**WHAT IS ASKED**
According to the code comments in the commit below on randomized exponential backoff, why is the backoff delay capped with min() before a timedelta is created?

Start of PASSAGE GIVEN

[AIRFLOW-1036] Randomize exponential backoff

This prevents the thundering herd problem. Using a combination of dag_run, task_id, and execution_date makes this random with respect to task instances, while still being deterministic across machines. The retry delay is within a range that doubles in size. Closes #2262 from saguziel/aguziel-random- exponential-backoff
2017-04-29 17:11:58 +02:00 · 2017-04-29 17:11:58 +02:00 · 66168efa12
--- a/airflow/models.py
+++ b/airflow/models.py
@ -1183,13 +1183,19 @@ class TaskInstance(Base):
        """
        delay = self.task.retry_delay
        if self.task.retry_exponential_backoff:
+            min_backoff = int(delay.total_seconds() * (2 ** (self.try_number - 2)))
+            # deterministic per task instance
+            hash = int(hashlib.sha1("{}#{}#{}#{}".format(self.dag_id, self.task_id,
+                self.execution_date, self.try_number).encode('utf-8')).hexdigest(), 16)
+            # between 0.5 * delay * (2^retry_number) and 1.0 * delay * (2^retry_number)
+            modded_hash = min_backoff + hash % min_backoff
            # timedelta has a maximum representable value. The exponentiation
            # here means this value can be exceeded after a certain number
            # of tries (around 50 if the initial delay is 1s, even fewer if
            # the delay is larger). Cap the value here before creating a
            # timedelta object so the operation doesn't fail.
            delay_backoff_in_seconds = min(
-                delay.total_seconds() * (2 ** (self.try_number - 1)),
+                modded_hash,
                timedelta.max.total_seconds() - 1
            )

End of PASSAGE GIVEN
Start of RECORD LIST

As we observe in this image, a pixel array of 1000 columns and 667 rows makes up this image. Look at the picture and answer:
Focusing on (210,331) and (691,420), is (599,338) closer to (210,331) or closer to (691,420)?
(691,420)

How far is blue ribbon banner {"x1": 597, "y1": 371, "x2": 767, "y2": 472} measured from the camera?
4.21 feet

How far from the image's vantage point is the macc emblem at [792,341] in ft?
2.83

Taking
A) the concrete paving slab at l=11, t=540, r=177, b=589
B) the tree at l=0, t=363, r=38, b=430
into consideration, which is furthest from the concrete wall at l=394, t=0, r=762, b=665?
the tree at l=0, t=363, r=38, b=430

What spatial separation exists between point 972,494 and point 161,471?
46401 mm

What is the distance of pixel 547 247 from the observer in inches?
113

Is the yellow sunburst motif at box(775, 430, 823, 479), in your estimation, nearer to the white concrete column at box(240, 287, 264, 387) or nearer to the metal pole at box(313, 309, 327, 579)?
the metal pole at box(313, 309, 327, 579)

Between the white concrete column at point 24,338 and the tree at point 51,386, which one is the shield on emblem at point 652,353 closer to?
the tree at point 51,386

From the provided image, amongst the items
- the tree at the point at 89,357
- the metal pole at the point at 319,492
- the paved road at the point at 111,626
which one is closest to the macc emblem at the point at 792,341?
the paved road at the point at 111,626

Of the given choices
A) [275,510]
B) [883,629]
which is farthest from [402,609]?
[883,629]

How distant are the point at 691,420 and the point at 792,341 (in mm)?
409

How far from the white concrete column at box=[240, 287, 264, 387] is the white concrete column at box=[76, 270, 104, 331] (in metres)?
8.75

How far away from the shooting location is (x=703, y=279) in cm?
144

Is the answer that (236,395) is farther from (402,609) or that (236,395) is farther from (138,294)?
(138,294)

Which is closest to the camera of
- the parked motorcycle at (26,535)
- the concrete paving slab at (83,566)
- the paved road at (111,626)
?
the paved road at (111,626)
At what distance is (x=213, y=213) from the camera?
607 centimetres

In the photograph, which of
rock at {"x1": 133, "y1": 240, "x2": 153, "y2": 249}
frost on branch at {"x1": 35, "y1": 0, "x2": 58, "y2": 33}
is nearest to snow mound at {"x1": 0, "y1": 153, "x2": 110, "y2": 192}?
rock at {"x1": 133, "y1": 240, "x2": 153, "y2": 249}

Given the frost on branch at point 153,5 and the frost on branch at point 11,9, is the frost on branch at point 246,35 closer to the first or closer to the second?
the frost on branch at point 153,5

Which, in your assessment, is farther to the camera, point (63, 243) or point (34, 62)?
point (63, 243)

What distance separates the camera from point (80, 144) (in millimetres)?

End of RECORD LIST

**RESULT OF THIS TASK**
A timedelta has a maximum representable value, and the exponentiation can push the delay past it after enough tries: around 50 with a 1-second initial delay, and even fewer with a larger one. Capping the value first keeps the operation from failing.